The school-to-prison pipeline, according to the American Civil Liberties Union, is a “national trend wherein youth are funneled out of public schools and into the juvenile and criminal legal systems.” The ACLU credits expulsion and suspension
as key factors in supplementing this pipeline, since both practices push kids out of school for days at a time, out of reach of educational support networks.
The council cited studies
done by the Missouri ACLU that found that Black students, as well as students with developmental disabilities, are suspended more often than white and non-disabled students, respectively. Miranda Frederick, the communications coordinator for Missouri Developmental Disabilities Council, said that the compounded effect for students with both identities puts them at greater risk for missing days of school at a time.
The council seeks to change this with its grant that will encourage “cutting edge progressive projects” for training school resource officers, says Project Manager Katheryne Staeger-Wilson.
The grant will fund a relatively short-term project — three years — meaning that effects of any program on reducing the number of students who end up incarcerated won’t be easily measured. Frederick says that instead, the the council will monitor expulsions across the state to determine if “trauma-informed training,” where a more holistic approach to discipline is encouraged, can produce tangible results.
Melissa Patterson Hazley, senior research associate at the University of Missouri—Kansas City Institute for Human Development, says that there is a need for education and grace specifically surrounding academic consequences for Black students with developmental disabilities.
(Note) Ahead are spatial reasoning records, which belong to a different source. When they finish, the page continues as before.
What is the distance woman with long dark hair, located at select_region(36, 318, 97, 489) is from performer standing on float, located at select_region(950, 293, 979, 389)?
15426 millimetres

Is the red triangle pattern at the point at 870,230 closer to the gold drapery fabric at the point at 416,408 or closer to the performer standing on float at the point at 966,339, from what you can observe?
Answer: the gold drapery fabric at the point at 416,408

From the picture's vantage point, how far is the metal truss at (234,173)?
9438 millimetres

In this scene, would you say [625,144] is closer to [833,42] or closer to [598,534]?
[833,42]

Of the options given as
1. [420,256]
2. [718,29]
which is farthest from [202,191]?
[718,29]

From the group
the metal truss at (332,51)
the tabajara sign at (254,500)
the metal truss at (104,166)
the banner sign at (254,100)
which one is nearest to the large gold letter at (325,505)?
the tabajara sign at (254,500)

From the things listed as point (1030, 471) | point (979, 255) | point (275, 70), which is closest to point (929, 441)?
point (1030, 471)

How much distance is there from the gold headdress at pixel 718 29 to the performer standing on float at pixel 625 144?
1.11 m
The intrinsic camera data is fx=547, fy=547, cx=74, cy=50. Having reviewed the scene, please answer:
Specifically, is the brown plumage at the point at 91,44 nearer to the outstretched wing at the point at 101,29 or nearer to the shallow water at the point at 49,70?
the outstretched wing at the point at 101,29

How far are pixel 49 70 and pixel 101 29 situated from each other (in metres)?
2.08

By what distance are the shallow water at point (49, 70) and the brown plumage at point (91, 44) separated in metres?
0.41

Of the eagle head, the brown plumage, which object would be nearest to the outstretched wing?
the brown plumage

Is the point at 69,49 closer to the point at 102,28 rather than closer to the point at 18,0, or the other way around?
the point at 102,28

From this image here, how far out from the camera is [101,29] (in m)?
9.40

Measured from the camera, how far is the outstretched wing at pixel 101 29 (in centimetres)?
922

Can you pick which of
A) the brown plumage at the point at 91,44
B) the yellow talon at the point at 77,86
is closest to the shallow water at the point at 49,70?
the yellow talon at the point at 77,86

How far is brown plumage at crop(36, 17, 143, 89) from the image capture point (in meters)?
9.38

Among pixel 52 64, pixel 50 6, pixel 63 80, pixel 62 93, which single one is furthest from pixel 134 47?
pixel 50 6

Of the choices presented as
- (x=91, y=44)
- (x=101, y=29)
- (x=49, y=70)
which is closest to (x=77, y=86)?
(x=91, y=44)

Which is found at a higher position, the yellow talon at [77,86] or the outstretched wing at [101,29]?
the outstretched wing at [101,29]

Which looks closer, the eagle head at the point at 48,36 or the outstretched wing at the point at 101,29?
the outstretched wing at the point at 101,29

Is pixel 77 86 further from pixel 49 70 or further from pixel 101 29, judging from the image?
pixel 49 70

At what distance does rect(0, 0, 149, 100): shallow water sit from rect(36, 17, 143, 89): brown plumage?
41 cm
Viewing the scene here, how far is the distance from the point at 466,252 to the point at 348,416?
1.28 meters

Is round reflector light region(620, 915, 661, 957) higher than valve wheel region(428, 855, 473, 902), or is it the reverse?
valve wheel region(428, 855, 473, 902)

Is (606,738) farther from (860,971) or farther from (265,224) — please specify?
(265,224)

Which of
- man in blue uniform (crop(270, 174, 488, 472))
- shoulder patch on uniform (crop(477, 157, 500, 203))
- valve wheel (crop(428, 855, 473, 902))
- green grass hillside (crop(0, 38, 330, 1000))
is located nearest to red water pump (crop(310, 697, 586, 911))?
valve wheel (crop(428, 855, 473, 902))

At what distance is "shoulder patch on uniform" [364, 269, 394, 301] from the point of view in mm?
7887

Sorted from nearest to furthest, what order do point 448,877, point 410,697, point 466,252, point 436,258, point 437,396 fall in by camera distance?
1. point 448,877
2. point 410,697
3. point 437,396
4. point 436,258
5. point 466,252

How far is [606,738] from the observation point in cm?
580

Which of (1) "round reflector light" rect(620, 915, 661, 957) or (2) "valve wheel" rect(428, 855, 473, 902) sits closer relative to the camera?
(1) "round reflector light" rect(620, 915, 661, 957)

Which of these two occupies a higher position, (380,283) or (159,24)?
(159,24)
She is heading the application for her organization.
Students have too often ended up in the justice system after misbehaving at school and then not given “discipline discretion,” she says.
Hazley has also seen this trend in her line of research.
“Harsher punishment for Black students is commonplace, and students with developmental disabilities are impacted even more,” she says.
Hazley says that while the Institute for Human Development is “definitely going to apply,” she knows that the competition will be fierce. Since the council’s guidelines for proposed programs are stringent, there isn’t much room to stand out with unique methods and objectives.
“What will make a person more competitive is how creatively and collaboratively they can accomplish those deliverables,” Hazley says. However, Hazley emphasized that she would be thrilled to receive the grant and contribute to reducing the risk for students with disabilities of ending up in the justice system.
“I'm really excited to be a partner in this space, provide a platform specifically for African American families since we know that [they] are affected by school discipline more than anybody else,” she says. “And if we can solve that problem for the most vulnerable of the community, then everybody else will benefit, too.”
The deadline to submit applications for the grant is Friday, July 29.